The input:
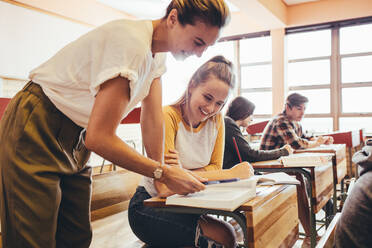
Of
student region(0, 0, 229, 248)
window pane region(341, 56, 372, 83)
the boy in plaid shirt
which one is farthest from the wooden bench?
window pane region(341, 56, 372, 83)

What the task requires: Reproduce every line of the listing above exactly, but leave out the picture.

Result below:
Of
student region(0, 0, 229, 248)
window pane region(341, 56, 372, 83)
the boy in plaid shirt
which one is farthest from the wooden bench?
window pane region(341, 56, 372, 83)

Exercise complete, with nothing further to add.